L’idée de l’UE d’emprunter conjointement pour atteindre des objectifs communs, comme c’est le cas avec la relance post-pandémie, pourrait être réutilisée si la mise en œuvre du plan de relance est un succès. C’est ce qu’a déclaré le commissaire européen à l’Économie Paolo Gentiloni ce lundi (13 décembre).
Dans une opération sans précédent visant à prévenir la fragmentation économique engendrée par la pandémie de Covid-19, les pays de l’Union européenne ont convenu l’an dernier d’emprunter conjointement 750 milliards d’euros et de les consacrer à la relance de leurs économies, en les rendant plus écologiques et plus numériques.
L’emprunt conjoint a été considéré par beaucoup comme la rupture d’un tabou et les marchés financiers ont accueilli la décision avec enthousiasme, suscitant des spéculations sur la possibilité de transformer ce fonds de relance, appelé NextGenerationEU (NGEU), en un dispositif plus permanent, ce à quoi de nombreux pays d’Europe du Nord sont fermement opposés.
« En effet, c’était une décision extraordinaire », a déclaré M. Gentiloni à la commission budgétaire du Parlement européen à Strasbourg lors d’une audition, en réponse à une question d’un législateur.
« Toutefois, nous devons reconnaître le fait qu’elle a été conçue comme une mesure unique, cela figure dans les actes juridiques. Cela signifie-t-il que cette méthode de collecte de ressources communes pour un objectif commun ne pourra plus jamais être utilisée dans l’UE ? Je ne le pense pas. Je pense que cela pourrait encore être utilisé, et cela n’a rien à voir avec le fait de le rendre permanent », a-t-il ajouté.
« Pour cela, nous devons toutefois réussir la mise en œuvre de l’instrument de l’Union européenne pour la relance, NextGenerationEU, et relever le défi que constitue la mobilisation de ressources propres plus robustes », a déclaré M. Gentiloni, faisant référence aux sources de revenus réservées au budget de l’UE à partir desquelles l’emprunt de 750 milliards d’euros doit être remboursé.
Dans un entretien accordé à EURACTIV Italie, Enrico Letta, ancien premier ministre italien et actuel secrétaire du Partito Democratico, s’est prononcé en faveur de l’intégration permanente du fonds de relance de l’UE dans la politique européenne.
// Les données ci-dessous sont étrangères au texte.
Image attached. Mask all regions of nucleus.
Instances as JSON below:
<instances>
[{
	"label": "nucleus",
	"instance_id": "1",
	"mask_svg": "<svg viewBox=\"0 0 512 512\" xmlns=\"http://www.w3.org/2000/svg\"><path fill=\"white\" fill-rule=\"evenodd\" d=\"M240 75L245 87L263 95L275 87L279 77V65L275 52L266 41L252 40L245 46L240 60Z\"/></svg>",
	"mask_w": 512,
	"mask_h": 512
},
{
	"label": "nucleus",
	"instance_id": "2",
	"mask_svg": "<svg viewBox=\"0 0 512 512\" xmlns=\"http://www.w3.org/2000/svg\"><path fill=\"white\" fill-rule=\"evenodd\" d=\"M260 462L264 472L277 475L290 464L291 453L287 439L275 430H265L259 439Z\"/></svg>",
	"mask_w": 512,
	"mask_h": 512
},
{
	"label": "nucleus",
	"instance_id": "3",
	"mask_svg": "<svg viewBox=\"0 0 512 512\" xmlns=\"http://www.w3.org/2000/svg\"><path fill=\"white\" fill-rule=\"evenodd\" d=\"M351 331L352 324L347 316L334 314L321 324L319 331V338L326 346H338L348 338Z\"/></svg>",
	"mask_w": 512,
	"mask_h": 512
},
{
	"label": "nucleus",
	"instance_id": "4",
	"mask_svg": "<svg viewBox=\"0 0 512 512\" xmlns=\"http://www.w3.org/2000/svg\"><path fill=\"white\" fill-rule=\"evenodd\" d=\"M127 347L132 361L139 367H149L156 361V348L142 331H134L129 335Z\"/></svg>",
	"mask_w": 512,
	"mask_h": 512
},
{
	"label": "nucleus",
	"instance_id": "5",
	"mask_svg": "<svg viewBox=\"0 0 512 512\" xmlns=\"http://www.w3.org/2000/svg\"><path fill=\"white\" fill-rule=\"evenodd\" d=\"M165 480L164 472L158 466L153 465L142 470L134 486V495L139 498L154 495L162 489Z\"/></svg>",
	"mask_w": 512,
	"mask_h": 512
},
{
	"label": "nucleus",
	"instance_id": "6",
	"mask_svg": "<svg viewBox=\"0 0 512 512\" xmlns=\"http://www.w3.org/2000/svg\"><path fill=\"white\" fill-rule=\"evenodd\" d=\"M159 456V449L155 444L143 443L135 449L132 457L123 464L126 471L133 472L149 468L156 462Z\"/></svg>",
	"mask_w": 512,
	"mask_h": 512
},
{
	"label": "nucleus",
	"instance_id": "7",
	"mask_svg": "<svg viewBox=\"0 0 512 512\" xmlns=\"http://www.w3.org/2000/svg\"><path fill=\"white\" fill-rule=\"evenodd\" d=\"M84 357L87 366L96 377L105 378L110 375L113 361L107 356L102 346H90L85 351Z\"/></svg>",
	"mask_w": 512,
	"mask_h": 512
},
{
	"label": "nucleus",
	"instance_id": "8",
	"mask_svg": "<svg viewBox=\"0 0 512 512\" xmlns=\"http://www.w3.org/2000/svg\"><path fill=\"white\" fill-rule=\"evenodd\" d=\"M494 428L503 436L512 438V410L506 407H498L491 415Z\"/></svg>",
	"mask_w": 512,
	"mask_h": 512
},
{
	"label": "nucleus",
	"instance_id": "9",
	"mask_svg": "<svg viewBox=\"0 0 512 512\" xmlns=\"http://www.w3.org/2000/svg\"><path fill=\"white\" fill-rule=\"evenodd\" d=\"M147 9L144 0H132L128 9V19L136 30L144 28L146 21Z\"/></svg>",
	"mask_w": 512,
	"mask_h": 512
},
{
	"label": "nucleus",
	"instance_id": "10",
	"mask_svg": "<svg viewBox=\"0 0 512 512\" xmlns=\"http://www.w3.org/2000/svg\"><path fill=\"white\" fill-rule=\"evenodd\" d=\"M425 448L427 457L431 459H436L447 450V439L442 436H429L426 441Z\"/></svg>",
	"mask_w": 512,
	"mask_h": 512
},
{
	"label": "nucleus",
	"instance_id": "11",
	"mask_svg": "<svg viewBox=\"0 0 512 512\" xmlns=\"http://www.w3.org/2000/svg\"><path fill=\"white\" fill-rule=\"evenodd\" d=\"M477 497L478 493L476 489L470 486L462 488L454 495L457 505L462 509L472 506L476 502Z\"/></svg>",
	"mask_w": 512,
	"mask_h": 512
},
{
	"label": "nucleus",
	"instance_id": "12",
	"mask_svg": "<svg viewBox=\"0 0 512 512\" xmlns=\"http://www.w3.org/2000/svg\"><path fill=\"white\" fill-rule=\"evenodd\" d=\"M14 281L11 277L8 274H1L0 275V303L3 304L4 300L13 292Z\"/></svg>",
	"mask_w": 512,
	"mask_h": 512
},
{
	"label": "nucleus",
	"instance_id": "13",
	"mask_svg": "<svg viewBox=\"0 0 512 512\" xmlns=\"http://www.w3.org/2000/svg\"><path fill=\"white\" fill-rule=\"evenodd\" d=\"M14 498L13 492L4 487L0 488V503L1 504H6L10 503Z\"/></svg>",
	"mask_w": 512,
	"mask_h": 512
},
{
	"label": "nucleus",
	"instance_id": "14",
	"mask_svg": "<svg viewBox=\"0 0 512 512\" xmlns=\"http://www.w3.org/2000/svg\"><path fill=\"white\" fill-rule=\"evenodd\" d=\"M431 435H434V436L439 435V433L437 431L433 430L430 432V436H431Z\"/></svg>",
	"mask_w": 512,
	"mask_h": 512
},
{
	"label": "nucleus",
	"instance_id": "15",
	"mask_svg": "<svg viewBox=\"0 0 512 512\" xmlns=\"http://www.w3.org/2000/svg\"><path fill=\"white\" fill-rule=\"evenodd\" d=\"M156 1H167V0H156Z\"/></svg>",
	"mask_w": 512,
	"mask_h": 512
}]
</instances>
Toutefois, comme M. Gentiloni, il a souligné qu’une bonne utilisation des fonds de l’instrument NGEU serait une condition préalable à toute démarche de ce type.
Selon M. Letta, la responsabilité de l’Italie « est énorme car si l’Italie n’utilise pas correctement les fonds européens, ce sera un désastre pour l’Europe et, à la fin, les frugaux auront raison de dire : “Vous voyez, nous n’aurions pas dû vous donner cet argent et nous n’aurions pas dû faire de grands investissements communs non plus” ».
« Il est essentiel que l’Italie et l’Espagne, qui sont les deux principaux bénéficiaires, utilisent correctement cet argent », a-t-il ajouté.
Dans le cadre du programme NGEU, chacun des 27 pays de l’UE reçoit des subventions et des prêts à taux réduit pour investir dans la réduction des émissions de dioxyde de carbone ainsi que dans l’adaptation des économies à l’ère numérique.
Les fonds destinés à ces projets proviennent de la Commission, qui les distribuera aux gouvernements par tranches jusqu’en 2026 en fonction de la réalisation des étapes et des objectifs fixés conjointement.
La Commission a déjà versé 54 milliards d’euros en prépaiements à 18 pays pour le lancement de projets. D’autres prépaiements sont en cours, car les plans de dépenses de 22 pays ont déjà été approuvés par la Commission, conformément aux objectifs communs de l’UE.
Parmi les cinq États membres restants, l’approbation des plans des Pays-Bas et de la Bulgarie a été retardée en raison de changements de gouvernement, et la Commission a déclaré que des progrès satisfaisants avaient été réalisés dans l’approbation du programme de la Suède.
L’approbation des plans de dépenses de la Pologne et de la Hongrie se heurte toutefois à des difficultés plus importantes car l’exécutif européen estime que la Pologne ne satisfait pas à la condition d’indépendance du système judiciaire et que la Hongrie a des problèmes de corruption, deux problèmes qui compromettent une utilisation correcte des fonds européens.
Une proposition visant à introduire de nouvelles ressources propres pour l’UE, afin de rembourser l’argent emprunté pour l’instrument NGEU, devrait être présentée par la Commission le 22 décembre prochain.
Roberto Castaldi d’EURACTIV Italie a contribué à la rédaction de cet article.